"""

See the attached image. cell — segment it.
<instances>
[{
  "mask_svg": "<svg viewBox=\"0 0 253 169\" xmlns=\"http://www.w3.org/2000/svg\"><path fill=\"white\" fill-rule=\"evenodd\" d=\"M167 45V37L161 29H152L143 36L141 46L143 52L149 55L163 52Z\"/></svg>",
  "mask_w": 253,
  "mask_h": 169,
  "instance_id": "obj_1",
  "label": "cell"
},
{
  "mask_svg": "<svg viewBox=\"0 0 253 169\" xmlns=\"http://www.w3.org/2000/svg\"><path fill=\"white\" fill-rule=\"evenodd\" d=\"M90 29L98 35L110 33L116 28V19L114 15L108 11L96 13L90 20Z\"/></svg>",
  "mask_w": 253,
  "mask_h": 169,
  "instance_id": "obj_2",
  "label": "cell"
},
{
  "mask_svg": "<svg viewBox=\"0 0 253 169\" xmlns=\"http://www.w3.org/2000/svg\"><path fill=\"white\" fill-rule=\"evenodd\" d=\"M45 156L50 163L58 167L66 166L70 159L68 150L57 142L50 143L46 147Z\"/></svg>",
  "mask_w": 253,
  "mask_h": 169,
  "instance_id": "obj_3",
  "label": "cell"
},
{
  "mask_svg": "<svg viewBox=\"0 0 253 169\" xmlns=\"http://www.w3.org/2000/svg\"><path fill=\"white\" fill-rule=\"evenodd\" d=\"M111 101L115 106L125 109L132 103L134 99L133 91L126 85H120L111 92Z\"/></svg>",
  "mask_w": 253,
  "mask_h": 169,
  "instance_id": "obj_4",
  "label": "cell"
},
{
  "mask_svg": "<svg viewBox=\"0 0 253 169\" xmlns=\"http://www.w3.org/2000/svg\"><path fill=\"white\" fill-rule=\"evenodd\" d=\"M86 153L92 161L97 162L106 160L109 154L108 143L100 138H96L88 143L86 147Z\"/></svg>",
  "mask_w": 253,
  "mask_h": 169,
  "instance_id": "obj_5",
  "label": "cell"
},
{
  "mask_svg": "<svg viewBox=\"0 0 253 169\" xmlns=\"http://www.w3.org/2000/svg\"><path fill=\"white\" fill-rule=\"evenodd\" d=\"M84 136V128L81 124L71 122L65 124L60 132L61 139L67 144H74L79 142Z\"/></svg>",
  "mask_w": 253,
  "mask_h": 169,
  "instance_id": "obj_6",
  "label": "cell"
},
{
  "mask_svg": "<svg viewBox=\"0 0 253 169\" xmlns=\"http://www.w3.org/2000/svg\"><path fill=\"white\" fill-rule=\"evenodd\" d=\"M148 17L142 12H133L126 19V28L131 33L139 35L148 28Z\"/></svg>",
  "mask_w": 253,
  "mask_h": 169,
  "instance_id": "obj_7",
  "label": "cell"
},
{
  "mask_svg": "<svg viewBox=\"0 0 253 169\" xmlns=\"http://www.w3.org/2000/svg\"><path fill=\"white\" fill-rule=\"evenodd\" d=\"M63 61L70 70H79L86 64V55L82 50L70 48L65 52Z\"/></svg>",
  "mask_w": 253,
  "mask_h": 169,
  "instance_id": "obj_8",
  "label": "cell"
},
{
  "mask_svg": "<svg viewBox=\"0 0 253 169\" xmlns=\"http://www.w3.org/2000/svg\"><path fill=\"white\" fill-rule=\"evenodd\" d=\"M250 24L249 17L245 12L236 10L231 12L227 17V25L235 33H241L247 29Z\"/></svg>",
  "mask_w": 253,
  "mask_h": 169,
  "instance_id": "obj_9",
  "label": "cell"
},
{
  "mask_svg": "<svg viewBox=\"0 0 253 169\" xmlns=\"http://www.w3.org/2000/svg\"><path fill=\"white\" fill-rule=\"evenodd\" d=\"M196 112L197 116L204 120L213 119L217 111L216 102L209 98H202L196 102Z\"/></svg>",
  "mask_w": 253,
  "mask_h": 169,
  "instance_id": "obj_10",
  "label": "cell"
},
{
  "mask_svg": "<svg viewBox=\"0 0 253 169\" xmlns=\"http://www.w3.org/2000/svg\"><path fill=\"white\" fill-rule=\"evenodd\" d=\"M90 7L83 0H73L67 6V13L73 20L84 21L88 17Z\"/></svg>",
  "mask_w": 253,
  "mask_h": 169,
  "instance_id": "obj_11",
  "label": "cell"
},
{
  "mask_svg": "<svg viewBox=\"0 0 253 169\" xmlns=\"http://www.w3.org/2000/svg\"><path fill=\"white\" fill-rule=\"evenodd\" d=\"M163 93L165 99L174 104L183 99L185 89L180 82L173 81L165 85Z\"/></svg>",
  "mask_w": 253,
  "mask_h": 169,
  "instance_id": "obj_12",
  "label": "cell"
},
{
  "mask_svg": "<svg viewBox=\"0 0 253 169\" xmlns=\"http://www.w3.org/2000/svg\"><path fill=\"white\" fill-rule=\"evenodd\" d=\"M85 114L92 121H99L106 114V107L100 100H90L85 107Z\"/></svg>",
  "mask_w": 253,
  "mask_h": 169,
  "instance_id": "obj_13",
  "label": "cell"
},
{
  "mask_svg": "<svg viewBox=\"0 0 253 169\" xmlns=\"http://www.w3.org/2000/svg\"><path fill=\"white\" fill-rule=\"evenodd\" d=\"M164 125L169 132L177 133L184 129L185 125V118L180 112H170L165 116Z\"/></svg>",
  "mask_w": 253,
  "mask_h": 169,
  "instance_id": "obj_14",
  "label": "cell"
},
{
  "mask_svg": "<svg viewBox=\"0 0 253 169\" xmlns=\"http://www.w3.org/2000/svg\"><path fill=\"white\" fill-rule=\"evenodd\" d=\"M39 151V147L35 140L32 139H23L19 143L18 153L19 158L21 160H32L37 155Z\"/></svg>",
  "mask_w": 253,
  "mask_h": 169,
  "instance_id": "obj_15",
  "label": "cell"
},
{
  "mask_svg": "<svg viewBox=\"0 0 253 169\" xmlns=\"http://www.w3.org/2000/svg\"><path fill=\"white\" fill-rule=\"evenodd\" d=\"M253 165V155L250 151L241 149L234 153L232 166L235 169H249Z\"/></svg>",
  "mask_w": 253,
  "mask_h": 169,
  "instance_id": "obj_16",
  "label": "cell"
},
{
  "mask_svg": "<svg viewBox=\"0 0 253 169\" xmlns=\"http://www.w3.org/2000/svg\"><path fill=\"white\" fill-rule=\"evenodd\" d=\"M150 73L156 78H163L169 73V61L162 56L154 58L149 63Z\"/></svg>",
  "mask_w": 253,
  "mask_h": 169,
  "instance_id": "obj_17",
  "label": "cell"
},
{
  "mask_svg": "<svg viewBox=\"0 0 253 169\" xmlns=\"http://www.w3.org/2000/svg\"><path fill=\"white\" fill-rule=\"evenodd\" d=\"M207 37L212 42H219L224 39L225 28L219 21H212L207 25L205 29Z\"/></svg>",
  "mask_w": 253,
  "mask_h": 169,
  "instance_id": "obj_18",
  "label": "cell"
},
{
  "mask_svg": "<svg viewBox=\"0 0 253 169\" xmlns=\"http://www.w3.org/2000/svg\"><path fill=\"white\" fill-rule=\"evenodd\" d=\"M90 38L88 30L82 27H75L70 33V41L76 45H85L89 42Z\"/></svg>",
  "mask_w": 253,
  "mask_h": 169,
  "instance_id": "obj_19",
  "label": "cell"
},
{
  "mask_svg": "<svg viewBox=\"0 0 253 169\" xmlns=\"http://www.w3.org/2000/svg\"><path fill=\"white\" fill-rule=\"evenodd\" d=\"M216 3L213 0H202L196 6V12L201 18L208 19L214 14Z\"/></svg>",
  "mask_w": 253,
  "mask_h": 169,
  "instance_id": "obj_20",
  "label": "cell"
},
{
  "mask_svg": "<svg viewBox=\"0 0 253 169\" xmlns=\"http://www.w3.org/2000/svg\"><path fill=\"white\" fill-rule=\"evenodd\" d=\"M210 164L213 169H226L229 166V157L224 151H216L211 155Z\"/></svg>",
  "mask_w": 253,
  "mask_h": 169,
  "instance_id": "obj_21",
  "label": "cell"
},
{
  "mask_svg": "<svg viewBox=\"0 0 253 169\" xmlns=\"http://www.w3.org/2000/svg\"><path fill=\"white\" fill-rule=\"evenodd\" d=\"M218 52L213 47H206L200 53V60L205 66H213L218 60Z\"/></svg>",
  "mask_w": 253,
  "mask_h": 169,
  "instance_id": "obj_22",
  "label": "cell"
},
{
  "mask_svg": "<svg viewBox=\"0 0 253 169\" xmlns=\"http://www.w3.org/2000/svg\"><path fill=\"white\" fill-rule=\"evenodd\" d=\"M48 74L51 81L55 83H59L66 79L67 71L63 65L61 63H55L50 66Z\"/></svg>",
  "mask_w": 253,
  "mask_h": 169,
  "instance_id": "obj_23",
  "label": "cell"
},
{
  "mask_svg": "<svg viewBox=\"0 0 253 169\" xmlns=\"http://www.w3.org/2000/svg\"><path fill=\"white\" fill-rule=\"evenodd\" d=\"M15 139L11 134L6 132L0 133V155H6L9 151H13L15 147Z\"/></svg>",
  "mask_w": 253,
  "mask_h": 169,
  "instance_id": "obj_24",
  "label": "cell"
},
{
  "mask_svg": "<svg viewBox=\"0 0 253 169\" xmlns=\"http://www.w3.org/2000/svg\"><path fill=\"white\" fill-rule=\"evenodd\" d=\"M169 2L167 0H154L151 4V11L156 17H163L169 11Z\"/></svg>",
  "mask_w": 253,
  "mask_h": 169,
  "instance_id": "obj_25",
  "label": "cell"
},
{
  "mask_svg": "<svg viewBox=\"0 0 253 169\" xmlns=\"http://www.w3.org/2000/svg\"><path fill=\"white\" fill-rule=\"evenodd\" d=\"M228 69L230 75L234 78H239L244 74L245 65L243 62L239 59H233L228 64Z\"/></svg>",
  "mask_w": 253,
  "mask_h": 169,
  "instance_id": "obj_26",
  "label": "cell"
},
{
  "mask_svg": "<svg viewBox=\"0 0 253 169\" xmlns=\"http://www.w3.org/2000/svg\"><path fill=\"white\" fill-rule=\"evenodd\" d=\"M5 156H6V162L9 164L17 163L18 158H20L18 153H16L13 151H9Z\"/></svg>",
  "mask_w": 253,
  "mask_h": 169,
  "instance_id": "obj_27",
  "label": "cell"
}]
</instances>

"""

Stated problem: Reproduce the rows verbatim from their first line up to and including the line that contains "136V128L81 124L71 122L65".

Worked answer:
See the attached image. cell — segment it.
<instances>
[{
  "mask_svg": "<svg viewBox=\"0 0 253 169\" xmlns=\"http://www.w3.org/2000/svg\"><path fill=\"white\" fill-rule=\"evenodd\" d=\"M167 45V37L161 29H152L143 36L141 46L143 52L149 55L163 52Z\"/></svg>",
  "mask_w": 253,
  "mask_h": 169,
  "instance_id": "obj_1",
  "label": "cell"
},
{
  "mask_svg": "<svg viewBox=\"0 0 253 169\" xmlns=\"http://www.w3.org/2000/svg\"><path fill=\"white\" fill-rule=\"evenodd\" d=\"M90 29L98 35L110 33L116 28V19L114 15L108 11L96 13L90 20Z\"/></svg>",
  "mask_w": 253,
  "mask_h": 169,
  "instance_id": "obj_2",
  "label": "cell"
},
{
  "mask_svg": "<svg viewBox=\"0 0 253 169\" xmlns=\"http://www.w3.org/2000/svg\"><path fill=\"white\" fill-rule=\"evenodd\" d=\"M45 156L50 163L58 167L66 166L70 159L68 150L57 142L50 143L46 147Z\"/></svg>",
  "mask_w": 253,
  "mask_h": 169,
  "instance_id": "obj_3",
  "label": "cell"
},
{
  "mask_svg": "<svg viewBox=\"0 0 253 169\" xmlns=\"http://www.w3.org/2000/svg\"><path fill=\"white\" fill-rule=\"evenodd\" d=\"M111 101L115 106L125 109L132 103L134 99L133 91L126 85H120L111 92Z\"/></svg>",
  "mask_w": 253,
  "mask_h": 169,
  "instance_id": "obj_4",
  "label": "cell"
},
{
  "mask_svg": "<svg viewBox=\"0 0 253 169\" xmlns=\"http://www.w3.org/2000/svg\"><path fill=\"white\" fill-rule=\"evenodd\" d=\"M86 153L92 161L97 162L106 160L109 154L108 143L100 138H96L88 143L86 147Z\"/></svg>",
  "mask_w": 253,
  "mask_h": 169,
  "instance_id": "obj_5",
  "label": "cell"
},
{
  "mask_svg": "<svg viewBox=\"0 0 253 169\" xmlns=\"http://www.w3.org/2000/svg\"><path fill=\"white\" fill-rule=\"evenodd\" d=\"M84 136V128L81 124L71 122L65 124L60 132L61 139L67 144H74L79 142Z\"/></svg>",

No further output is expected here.